From “data is the new oil” (or not) to “90% of the world data was generated over the last 2 years”, it is fair to say data has been getting some traction recently.

But what is “data” exactly? The Cambridge Dictionary defines data as:

information, especially facts or numbers, collected to be examined and considered and used to help decision-making, or information in an electronic form that can be stored and used by a computer.

So data is “especially facts and numbers”, but not only. Effectively, data comes in many formats: audio files, video/photo files, tabular data, pdf scans, emails, list of invoices, etc. Each of these formats contain a specific type of information and, with it a particular value, therefore it has to be handled in an appropriate way to maximise this value. Welcome to the world of data engineering!

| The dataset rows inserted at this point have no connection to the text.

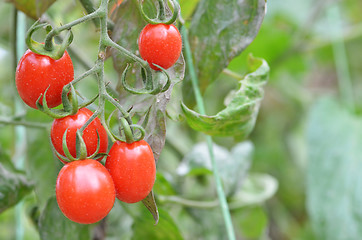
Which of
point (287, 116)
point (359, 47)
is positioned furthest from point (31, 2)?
point (359, 47)

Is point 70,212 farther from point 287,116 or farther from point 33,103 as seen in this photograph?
point 287,116

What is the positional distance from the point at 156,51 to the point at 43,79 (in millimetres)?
98

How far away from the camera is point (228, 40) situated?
1.76ft

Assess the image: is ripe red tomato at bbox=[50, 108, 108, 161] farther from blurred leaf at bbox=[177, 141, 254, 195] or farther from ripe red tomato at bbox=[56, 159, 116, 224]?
blurred leaf at bbox=[177, 141, 254, 195]

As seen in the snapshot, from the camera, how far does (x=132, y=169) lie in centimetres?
35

It is a very complex field of computer science and, to keep things simple, I will only mention 2 principal families in data handling: DataBase Management Systems and Relational DataBase Management Systems. It is a functional classification, as “management systems” is just another fancy name for software, but as I am going to emphasise the relational aspect only, there is no need to bring confusion. (More detail is available in the footnotes if you are interested.)

Structured Query Language

In terms of relational databases, there is a clear winner: the Structured Query Language. Used across the board, a “flavour” of SQL will most likely interact with the database that stores your data, no matter its type. Because SQL is king in the RDBMS ecosystem, it also happens to be one of the most in-demand skills, according to the Indeed tech job report at least.

The Setup

There are many ways to get started with SQL. Depending on which aspect you want to work on: you can install DBeaver, which handles many types of database protocols out of the box, or you can specifically install PostgreSQL/SQLite. You can even download a docker container image. These are good options if you are interested in the data engineering side of data handling.

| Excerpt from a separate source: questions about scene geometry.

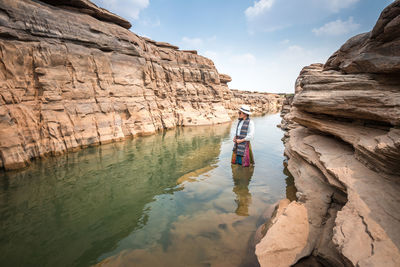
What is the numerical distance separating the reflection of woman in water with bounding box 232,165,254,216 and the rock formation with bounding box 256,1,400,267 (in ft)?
3.53

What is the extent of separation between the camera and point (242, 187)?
5.39 meters

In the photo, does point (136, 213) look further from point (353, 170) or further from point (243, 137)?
point (353, 170)

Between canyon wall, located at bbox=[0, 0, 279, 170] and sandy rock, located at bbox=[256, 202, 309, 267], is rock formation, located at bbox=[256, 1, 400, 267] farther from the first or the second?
canyon wall, located at bbox=[0, 0, 279, 170]

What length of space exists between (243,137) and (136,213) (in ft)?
12.6

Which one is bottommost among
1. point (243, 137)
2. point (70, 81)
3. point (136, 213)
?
point (136, 213)

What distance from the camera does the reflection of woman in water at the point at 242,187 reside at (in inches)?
169

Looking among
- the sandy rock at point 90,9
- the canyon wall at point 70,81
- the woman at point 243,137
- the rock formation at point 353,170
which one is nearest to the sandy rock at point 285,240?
the rock formation at point 353,170

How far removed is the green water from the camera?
9.98ft

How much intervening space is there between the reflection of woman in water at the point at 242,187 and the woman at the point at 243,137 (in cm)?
27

In this article, I am going to focus on data management using Python. It can be as simple as import sqlite3 (it is a built-in library) or installing the right driver (e.g. one of these for a Postgre database). Again, it all depends on which format your data is.

I would highly recommend using DBeaver to ease the learning process. You will be able to generate a sample database on the first start, which is very handy when you want to focus on learning SQL basics (it is the database I’ll use in this article). One of the best features of DBeaver is the direct access to a visual representation of the database structure (once connected to the database, double click on ‘Tables’ and have a look at the ‘ER Diagram’ tab).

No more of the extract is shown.